Architecture & History
The first lodge, ‘Old Corrour’, was built on a mountain slope overlooking Rannoch Moor in the early 1800’s. It was reputed to be the highest occupied house in Britain and could only be reached on foot or by pony. You can still see the ruins from the Road-to-the-Isles footpath, above Loch Ossian.
The West Highland railway arrived in 1890. In 1891 the then 24-year-old Sir John Stirling Maxwell, a scion of one of Scotland’s oldest families, bought Corrour. He built a new lodge on Loch Ossian in 1897. He was passionate about trees and flora and helped establish the Forestry Commission in 1919. Sir John also planted Corrour’s renowned rhododendron gardens.
The Forestry Commission completed the road to Corrour in 1972. Before then, everything that came to and from the estate – people, supplies, vehicles – was by railway. Larger items were brought in pieces and assembled on site.

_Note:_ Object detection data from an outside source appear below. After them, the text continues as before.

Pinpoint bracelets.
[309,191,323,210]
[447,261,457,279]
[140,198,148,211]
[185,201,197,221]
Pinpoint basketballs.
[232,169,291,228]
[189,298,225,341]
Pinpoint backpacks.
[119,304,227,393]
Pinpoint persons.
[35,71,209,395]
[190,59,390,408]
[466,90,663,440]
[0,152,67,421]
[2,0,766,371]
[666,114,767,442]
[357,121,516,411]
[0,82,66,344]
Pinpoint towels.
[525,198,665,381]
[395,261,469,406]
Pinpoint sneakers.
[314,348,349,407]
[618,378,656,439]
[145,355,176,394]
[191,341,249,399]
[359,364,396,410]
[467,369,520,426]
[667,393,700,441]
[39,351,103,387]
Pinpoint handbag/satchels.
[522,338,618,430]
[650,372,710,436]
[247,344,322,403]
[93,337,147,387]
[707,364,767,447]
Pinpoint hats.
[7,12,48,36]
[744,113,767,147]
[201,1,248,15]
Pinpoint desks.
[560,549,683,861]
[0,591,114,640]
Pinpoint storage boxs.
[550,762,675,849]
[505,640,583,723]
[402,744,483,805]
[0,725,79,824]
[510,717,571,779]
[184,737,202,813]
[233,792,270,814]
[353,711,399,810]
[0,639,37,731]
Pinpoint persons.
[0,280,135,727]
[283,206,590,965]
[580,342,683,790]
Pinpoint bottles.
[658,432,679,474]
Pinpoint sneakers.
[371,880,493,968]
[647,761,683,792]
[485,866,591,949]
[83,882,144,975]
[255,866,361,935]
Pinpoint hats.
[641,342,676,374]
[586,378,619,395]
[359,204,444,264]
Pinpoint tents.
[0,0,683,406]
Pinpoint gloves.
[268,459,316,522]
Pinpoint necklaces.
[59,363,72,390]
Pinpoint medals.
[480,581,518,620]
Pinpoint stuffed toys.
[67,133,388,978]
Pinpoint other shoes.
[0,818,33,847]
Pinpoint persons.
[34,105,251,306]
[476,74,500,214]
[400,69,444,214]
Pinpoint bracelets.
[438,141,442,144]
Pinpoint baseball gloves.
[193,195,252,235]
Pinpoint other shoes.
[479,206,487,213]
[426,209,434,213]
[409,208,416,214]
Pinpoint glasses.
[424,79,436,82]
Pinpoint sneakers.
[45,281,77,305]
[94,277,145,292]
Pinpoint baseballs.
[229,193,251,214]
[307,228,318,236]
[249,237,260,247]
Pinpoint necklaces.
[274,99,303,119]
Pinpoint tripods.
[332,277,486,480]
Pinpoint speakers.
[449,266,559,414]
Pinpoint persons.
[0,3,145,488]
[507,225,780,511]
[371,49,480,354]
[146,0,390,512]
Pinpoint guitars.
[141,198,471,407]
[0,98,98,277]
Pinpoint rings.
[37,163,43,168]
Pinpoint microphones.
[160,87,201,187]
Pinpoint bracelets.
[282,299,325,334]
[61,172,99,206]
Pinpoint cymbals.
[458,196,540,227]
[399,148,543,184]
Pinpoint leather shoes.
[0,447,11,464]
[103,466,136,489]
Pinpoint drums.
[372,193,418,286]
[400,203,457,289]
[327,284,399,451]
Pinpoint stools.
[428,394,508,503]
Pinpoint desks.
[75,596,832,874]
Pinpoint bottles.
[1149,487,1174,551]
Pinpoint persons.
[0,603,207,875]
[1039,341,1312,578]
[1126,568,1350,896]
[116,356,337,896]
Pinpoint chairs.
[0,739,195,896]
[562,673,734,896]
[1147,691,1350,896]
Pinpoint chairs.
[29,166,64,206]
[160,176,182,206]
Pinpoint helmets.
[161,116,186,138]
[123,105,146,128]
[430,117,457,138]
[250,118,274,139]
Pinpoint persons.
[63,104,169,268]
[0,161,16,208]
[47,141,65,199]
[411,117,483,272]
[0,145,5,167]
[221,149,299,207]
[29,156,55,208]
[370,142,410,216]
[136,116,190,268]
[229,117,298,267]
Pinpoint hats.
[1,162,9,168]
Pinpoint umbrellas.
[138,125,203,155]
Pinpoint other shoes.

Guests were met at the station by horse-drawn carriage and taken to what is now Loch Ossian Youth Hostel, which was then a stable. There, they transferred to the steam yacht ‘Cailleach’ (the Old Lady) which took them in style to the jetty below the lodge. The lodge was destroyed by fire in 1942. It was replaced by a small, shingle-clad bungalow.
The current owners bought the estate in 1995. They built a new lodge, designed by Moshe Safdie, which was finished in 2003. It is a rare example of first-class twentieth-century architecture in Scotland. Built of granite, steel and glass, it is set between the surviving arms of its Victorian predecessor on the bank of Loch Ossian. The lodge’s geometric composition echoes the grandeur of its surrounds; pyramidal glass towers connect it with the wilderness beyond.
Inside, bespoke contemporary and twentieth-century Swedish, Danish and Viennese furniture sit alongside mostly Nordic antiques, glass and ceramics, as well as a rare collection of Henry Koerner’s paintings and drawings. Designed collaboratively by the owner and Suzy Hoodless, the lodge has been featured in many publications.
Between the lodge and the loch Sir John’s alpine garden survives, with lattice beds and a circular lily pond. It is managed organically as is all the estate – without any herbicides, pesticides, or fungicides.